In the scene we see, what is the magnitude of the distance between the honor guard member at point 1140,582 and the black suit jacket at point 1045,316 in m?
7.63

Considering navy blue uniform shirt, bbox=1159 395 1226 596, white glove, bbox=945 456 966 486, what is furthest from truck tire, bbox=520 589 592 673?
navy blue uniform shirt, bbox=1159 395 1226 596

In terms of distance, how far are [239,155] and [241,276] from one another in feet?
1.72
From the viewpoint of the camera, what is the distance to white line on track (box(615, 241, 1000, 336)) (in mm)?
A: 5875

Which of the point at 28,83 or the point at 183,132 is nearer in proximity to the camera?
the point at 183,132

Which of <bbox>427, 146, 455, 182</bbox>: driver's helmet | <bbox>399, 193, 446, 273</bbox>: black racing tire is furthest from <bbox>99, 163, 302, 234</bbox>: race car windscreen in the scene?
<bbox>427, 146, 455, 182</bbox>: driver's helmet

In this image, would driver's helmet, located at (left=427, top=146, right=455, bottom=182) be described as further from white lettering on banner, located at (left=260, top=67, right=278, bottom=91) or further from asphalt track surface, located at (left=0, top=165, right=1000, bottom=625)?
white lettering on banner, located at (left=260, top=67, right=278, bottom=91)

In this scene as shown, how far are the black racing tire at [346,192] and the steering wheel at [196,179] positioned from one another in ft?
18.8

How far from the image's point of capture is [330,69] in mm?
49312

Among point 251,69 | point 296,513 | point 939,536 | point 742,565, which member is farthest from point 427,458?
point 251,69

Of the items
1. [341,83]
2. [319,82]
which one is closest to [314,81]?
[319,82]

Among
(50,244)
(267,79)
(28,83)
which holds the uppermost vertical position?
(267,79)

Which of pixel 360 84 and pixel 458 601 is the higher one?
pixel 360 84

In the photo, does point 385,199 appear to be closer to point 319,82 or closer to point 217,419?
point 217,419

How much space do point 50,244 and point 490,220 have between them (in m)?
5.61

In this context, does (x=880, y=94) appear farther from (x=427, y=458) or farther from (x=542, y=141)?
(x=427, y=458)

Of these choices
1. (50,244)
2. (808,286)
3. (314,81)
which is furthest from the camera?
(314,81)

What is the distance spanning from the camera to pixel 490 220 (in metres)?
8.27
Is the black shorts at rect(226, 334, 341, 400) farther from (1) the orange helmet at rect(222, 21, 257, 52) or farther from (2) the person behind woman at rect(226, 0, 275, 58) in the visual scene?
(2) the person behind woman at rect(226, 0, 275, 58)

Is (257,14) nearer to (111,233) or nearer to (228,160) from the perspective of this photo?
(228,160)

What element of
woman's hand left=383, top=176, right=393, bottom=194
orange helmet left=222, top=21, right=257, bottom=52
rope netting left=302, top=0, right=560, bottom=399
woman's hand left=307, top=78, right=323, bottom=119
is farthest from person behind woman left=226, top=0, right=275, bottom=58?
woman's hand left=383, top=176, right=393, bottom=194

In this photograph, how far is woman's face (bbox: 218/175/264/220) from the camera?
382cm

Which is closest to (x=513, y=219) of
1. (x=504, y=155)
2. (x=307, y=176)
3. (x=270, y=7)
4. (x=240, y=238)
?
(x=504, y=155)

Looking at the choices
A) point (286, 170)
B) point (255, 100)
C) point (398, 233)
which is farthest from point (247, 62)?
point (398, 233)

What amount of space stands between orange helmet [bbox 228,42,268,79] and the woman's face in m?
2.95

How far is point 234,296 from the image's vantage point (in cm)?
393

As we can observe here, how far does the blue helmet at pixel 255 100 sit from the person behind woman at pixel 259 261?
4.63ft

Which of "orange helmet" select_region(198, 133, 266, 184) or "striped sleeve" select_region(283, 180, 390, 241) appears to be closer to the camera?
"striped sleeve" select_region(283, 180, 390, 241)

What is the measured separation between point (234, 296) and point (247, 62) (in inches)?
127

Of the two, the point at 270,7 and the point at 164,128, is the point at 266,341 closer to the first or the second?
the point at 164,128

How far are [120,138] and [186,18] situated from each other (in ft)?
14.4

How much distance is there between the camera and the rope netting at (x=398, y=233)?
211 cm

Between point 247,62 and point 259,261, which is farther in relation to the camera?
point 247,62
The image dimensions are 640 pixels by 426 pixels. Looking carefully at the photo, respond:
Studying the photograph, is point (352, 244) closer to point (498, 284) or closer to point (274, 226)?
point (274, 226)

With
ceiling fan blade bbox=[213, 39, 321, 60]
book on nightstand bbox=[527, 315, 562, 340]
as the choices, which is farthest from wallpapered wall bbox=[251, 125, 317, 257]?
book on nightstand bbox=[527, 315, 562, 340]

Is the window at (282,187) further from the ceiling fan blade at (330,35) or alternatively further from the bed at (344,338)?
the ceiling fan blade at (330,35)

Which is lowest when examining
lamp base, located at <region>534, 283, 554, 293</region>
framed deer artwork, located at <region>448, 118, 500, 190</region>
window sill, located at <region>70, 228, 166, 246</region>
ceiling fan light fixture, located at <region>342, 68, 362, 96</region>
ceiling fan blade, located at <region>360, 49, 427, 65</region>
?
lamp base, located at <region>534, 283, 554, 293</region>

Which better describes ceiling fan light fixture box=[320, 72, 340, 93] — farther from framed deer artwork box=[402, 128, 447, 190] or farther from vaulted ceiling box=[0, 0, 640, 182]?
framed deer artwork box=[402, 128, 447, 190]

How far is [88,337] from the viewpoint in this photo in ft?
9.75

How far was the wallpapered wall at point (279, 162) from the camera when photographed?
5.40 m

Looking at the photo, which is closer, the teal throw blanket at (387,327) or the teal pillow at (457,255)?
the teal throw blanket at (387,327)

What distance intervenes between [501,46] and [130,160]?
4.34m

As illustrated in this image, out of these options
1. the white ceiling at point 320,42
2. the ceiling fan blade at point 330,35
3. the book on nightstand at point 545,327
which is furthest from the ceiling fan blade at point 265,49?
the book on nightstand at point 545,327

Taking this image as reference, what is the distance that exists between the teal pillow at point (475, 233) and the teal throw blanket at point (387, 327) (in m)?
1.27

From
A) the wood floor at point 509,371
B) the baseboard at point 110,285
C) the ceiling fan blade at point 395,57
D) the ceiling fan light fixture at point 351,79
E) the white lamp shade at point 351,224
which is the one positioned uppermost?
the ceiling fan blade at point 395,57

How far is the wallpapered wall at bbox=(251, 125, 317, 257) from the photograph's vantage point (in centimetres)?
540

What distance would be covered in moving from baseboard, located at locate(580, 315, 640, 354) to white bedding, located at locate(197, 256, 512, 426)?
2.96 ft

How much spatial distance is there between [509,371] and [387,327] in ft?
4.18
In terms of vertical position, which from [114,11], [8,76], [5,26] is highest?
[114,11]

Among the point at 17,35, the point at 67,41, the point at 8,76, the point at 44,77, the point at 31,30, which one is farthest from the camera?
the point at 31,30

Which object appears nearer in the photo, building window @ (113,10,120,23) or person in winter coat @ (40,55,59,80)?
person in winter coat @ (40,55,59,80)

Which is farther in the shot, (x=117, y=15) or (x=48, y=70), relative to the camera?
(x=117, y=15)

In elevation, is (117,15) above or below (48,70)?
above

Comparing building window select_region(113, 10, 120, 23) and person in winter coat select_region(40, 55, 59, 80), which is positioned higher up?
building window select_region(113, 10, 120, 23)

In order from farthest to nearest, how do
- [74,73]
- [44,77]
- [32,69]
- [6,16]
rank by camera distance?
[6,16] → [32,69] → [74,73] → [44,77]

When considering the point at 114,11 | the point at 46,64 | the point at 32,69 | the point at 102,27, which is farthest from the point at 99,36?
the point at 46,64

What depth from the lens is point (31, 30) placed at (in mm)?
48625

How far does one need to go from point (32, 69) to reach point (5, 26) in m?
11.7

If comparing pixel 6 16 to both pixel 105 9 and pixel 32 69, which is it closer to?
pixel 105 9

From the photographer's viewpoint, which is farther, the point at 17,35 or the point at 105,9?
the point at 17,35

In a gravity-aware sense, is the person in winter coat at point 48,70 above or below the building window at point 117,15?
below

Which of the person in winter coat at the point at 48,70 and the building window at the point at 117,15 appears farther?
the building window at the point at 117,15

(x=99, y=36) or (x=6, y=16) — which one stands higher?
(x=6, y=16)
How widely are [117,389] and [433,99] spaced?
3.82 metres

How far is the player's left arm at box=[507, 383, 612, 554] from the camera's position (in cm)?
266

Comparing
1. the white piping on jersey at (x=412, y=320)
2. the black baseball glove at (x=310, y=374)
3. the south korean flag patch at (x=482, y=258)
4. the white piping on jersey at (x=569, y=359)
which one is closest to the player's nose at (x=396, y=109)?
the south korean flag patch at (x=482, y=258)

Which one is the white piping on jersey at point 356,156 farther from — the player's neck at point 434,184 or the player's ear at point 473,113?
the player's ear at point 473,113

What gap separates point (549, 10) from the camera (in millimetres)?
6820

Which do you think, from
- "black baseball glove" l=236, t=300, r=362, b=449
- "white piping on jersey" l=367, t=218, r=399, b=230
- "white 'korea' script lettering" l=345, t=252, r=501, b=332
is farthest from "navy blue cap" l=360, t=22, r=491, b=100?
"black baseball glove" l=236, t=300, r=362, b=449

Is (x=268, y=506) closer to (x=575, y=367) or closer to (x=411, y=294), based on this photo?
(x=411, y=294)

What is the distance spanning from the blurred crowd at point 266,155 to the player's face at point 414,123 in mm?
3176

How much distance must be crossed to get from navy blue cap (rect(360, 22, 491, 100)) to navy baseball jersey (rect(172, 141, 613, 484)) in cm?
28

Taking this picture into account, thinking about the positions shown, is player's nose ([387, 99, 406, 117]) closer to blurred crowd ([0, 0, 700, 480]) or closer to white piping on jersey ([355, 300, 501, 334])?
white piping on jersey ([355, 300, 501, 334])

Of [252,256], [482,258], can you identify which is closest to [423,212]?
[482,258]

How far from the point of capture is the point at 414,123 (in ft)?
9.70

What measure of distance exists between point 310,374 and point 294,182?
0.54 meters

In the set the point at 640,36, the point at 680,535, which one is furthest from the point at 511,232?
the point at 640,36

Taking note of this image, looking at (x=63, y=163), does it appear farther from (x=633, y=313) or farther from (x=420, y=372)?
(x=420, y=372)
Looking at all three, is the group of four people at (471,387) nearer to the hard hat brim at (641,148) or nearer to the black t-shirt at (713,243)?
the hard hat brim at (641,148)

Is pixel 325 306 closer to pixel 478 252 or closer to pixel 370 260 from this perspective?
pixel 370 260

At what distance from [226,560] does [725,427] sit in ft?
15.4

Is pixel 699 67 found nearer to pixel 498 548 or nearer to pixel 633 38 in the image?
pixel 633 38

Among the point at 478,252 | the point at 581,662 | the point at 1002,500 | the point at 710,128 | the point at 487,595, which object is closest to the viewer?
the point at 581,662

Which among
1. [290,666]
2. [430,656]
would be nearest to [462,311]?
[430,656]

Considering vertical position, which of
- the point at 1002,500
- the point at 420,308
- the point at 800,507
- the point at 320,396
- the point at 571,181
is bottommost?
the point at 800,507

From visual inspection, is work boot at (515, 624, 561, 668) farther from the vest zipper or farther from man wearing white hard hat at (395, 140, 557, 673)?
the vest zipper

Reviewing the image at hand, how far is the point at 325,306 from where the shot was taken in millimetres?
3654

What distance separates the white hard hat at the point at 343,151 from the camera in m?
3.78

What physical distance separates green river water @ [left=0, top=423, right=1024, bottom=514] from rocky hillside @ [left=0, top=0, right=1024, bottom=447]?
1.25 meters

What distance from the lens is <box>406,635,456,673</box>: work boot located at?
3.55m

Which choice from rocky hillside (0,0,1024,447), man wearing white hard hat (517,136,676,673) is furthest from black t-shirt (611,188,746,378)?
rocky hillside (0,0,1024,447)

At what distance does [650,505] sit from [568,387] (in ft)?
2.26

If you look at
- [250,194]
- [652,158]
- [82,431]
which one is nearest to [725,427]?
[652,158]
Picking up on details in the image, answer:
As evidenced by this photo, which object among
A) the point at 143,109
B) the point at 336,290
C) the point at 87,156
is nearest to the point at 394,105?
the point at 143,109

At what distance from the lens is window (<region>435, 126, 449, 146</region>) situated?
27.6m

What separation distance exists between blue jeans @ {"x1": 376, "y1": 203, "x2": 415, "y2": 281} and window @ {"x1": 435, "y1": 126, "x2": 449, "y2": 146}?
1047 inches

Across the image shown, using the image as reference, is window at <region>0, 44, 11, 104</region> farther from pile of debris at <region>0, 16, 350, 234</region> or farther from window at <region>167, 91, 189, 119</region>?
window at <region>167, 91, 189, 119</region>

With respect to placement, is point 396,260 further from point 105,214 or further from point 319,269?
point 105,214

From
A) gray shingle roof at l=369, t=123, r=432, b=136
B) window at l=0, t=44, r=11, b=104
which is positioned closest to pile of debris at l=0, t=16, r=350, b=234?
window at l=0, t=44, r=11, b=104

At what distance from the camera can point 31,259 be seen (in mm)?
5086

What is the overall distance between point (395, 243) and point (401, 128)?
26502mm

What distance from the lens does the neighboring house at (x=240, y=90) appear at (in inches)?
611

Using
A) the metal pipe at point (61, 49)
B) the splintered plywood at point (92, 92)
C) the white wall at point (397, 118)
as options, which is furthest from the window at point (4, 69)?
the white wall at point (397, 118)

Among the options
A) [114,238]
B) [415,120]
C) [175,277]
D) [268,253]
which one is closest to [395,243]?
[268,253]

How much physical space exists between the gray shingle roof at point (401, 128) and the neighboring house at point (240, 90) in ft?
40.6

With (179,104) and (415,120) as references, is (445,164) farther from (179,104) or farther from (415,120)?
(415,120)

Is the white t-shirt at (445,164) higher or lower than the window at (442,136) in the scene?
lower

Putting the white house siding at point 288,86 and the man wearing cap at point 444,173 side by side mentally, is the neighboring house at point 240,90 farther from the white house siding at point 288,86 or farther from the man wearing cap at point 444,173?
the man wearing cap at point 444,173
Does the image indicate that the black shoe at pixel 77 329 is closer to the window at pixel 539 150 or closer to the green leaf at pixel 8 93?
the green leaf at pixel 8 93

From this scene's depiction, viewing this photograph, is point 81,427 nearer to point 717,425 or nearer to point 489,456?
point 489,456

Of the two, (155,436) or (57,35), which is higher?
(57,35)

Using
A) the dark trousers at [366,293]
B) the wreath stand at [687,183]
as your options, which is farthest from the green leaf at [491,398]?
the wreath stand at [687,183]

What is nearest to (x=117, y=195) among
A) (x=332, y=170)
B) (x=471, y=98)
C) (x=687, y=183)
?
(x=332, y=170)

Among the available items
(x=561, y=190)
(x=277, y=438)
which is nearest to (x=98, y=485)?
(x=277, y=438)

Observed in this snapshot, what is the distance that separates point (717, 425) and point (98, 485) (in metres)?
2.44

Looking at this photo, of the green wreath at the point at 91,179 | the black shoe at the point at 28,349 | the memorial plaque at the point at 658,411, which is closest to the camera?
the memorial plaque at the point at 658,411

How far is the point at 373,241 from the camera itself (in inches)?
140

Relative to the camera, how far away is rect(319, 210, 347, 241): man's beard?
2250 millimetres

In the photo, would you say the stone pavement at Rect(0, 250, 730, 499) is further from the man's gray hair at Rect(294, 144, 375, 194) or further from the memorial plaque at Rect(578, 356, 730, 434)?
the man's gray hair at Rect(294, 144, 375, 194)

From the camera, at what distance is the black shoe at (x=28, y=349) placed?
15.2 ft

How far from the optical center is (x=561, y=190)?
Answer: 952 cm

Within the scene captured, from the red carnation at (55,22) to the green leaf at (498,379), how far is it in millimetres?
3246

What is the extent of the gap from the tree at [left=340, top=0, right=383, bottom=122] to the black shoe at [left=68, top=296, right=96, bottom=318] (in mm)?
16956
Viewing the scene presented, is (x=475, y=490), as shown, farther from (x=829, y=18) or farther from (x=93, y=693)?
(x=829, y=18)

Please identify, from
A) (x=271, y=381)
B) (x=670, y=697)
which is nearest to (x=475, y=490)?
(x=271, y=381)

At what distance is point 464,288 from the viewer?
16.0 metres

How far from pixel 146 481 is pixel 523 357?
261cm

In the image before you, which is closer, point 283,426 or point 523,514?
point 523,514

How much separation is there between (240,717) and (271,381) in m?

* Required task *
Find the line with "Viewing the scene" in the listing above, then write out that line and each remaining line exactly, with no other text.

* Result of the task *
Viewing the scene presented, is (x=475, y=490), as shown, farther from (x=829, y=18) or farther from (x=93, y=693)?
(x=829, y=18)

Please identify, from
A) (x=271, y=381)
B) (x=670, y=697)
which is nearest to (x=475, y=490)?
(x=271, y=381)

At what distance is point 464,288 from the viewer?
16.0 metres

How far from pixel 146 481 is pixel 523 357?
261cm

In the image before you, which is closer, point 283,426 or point 523,514?
point 523,514

How much separation is there between (240,717) and (271,381) in m?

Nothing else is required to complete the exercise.